BEGIN Text block

2013 has been a tough year.
Though I’ll own that entirely, I’ll explain it here in small parts. If you want to grab coffee, I’ll share details of the bigger picture that I’ve begun to realize. It’s almost comical- to think that I claim to understand “the bigger picture” after only having a month to process life on the other side of the many curve balls. But to realize I’ve gained, learned and grown from my experiences? I’ll take that. And, I’d like to document where the first month has brought me. Because I’m sure there will be copious amounts of realizations coming, and I’d like to cherish the baby steps.
Allow me to back track altogether.
I grew up awkwardly shy. Yes, I had my core group of girl friends and places that I felt comfortable and safe- I didn’t struggle with shyness there. However, put me in the slightest situation of unknown and I would quickly clam up. As soon as I would feel uncomfortable, I’d skirt conversations, avoid eye contact, etc.
I remember hearing my mom talk about how shy she and dad were growing up- and it was hard for me to believe. For as long as I have known her, she’s been teaching women bravely, courageously. My dad, though more quiet in nature, has always had quick witted remarks and wise words. I regularly saw warm smiles, firm hand shakes and big hugs to friends and strangers alike. And yet, they would tell me tales of a different time. Like when they were so shy they didn’t even invite their extended families to their wedding.

END Text block

**Assignment**
Copy word for word the part of the essay about 2013 between "Allow me to" and "eye contact, etc.", inclusive.

BEGIN Provided data

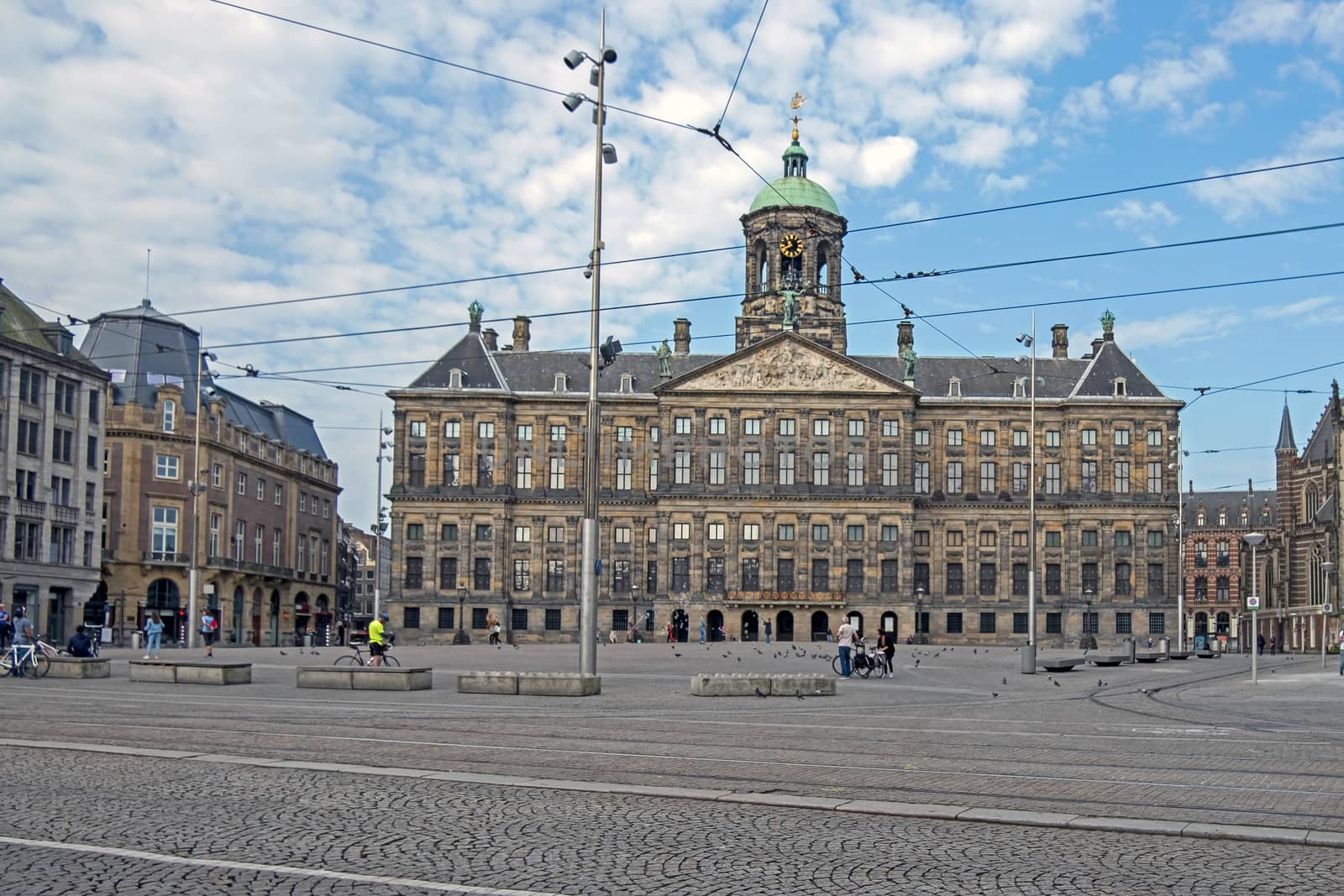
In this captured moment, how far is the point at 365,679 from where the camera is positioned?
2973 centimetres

END Provided data
BEGIN Provided data

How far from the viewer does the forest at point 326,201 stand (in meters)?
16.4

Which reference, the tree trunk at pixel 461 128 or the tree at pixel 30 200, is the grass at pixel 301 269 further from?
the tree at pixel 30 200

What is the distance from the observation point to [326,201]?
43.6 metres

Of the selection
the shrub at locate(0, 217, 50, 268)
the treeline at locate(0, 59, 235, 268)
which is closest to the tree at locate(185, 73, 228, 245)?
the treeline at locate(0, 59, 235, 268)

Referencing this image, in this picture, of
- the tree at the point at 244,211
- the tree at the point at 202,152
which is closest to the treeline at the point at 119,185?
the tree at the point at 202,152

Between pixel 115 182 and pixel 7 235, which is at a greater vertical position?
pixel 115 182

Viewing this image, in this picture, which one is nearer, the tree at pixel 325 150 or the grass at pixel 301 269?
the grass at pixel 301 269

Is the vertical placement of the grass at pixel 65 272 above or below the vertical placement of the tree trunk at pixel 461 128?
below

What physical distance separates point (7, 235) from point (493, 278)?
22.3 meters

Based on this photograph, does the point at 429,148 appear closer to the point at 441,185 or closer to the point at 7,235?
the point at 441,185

END Provided data

**Exercise answer**
Allow me to back track altogether.
I grew up awkwardly shy. Yes, I had my core group of girl friends and places that I felt comfortable and safe- I didn’t struggle with shyness there. However, put me in the slightest situation of unknown and I would quickly clam up. As soon as I would feel uncomfortable, I’d skirt conversations, avoid eye contact, etc.